To ensure food safety, the FDA recommends the following as minimum internal cooking temperatures:

  • Steak and Pork 145° F (rest cooked meat, 3 minutes) |
  • Seafood 145° F |
  • Chicken 165° F |
  • Ground Beef 160° F |
  • Ground Turkey 165° F |
  • Ground Pork 160° F

Customize It Instructions

  • If using 20 oz. steak strips, follow same instructions as 10 oz. steak strips, working in batches, if necessary.

  • If using diced chicken thighs, pat dry. Follow same instructions as steak strips in Step 1, stirring occasionally until chicken reaches minimum internal temperature, 5-7 minutes. Don't worry about trimming. Excess fat will render while cooking and add flavor.

  • If using ground turkey, follow same instructions as steak strips in Step 1, breaking up until turkey reaches minimum internal temperature, 7-9 minutes. No need to chop.

  • If using shrimp, pat dry. Follow same instructions as steak strips in Step 1, cooking until shrimp reach minimum internal temperature, 2-3 minutes per side. No need to chop.

  1. 1

    Cook the Topping

    Core tomato and cut into 1/2" dice.

    Pat steak strips dry. Coarsely chop, then separate pieces.

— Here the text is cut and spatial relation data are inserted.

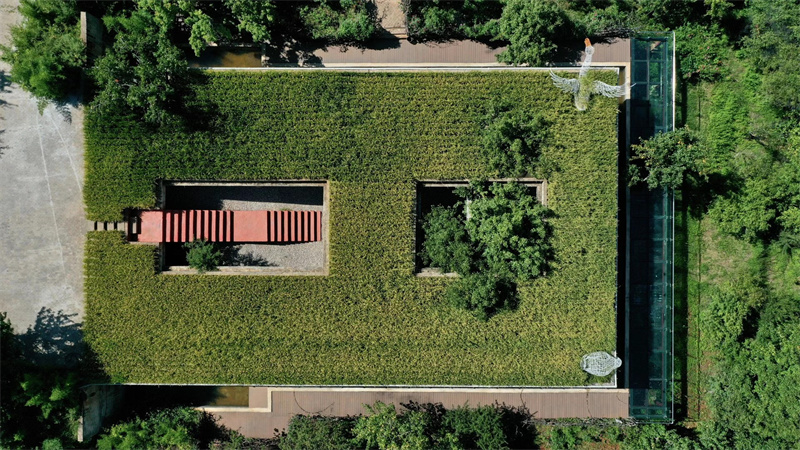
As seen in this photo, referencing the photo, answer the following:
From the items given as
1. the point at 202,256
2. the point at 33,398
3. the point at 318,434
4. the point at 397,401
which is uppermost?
the point at 202,256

    Place a large non-stick pan over medium-high heat and add 2 tsp. olive oil. Add steak strips, tomato, and 1/4 tsp. salt to hot pan. Stir occasionally until tomato softens, no pink remains on steak, and steak strips reach a minimum internal temperature of 145 degrees, 4-6 minutes.

    Stir in marinara and red pepper flakes (to taste) until warmed through and sauce coats steak, 1-2 minutes.

    Remove from burner. Rest, 3 minutes.

  2. 2

    Par-Bake the Flatbreads

    Place flatbreads on prepared baking sheet, flat-side up. Broil under hot broiler until beginning to brown around edges, 1-2 minutes.

    Don't text and broil! Keep an eye on oven as flatbreads may burn easily under broiler.

    Carefully remove baking sheet from broiler. Baking sheet will be hot! Use an oven mitt.

  3. 3

    Assemble and Bake the Flatbreads

    Flip flatbreads, and top evenly with topping, then cheese.

    Broil again until cheese is melted, 1-2 minutes.

    Carefully remove from broiler.

  4. 4

    Finish the Dish

    Plate dish as pictured on front of card, topping flatbreads with pesto. Bon appétit!